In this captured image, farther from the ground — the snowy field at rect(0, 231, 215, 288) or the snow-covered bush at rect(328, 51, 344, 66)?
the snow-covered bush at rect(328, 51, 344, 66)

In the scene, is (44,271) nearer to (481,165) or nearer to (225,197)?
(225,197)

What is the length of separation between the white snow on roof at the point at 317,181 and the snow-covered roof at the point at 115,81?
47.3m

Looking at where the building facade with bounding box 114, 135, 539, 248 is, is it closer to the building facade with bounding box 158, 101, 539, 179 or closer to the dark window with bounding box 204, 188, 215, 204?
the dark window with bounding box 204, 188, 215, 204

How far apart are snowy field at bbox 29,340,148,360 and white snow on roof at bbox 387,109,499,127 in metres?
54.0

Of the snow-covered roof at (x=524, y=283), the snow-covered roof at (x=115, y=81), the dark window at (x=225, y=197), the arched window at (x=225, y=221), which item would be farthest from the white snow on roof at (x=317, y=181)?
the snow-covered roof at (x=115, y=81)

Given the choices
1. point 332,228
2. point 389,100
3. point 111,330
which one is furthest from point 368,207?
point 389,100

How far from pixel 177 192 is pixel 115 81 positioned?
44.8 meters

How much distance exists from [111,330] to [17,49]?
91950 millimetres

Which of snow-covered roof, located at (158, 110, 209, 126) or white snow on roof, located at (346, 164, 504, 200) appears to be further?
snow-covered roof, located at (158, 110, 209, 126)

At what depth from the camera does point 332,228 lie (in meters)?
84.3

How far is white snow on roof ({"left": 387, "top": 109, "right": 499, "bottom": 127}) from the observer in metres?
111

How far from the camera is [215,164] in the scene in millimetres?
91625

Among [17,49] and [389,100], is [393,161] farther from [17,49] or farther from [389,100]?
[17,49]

------------------------

TASK STATEMENT
Render the lines above as a CSV with the columns text and answer, beginning at the line that has "How far is white" and continuing through the end. Give one row for each line and its answer, with every value in its own quoted field and any line breaks replaced by spaces.

WRITTEN SOLUTION
text,answer
"How far is white snow on roof ({""left"": 387, ""top"": 109, ""right"": 499, ""bottom"": 127}) from the observer in metres?","111"
"How far from the camera is [215,164] in the scene in millimetres?","91625"
"Among [17,49] and [389,100], is [393,161] farther from [17,49] or farther from [389,100]?","[17,49]"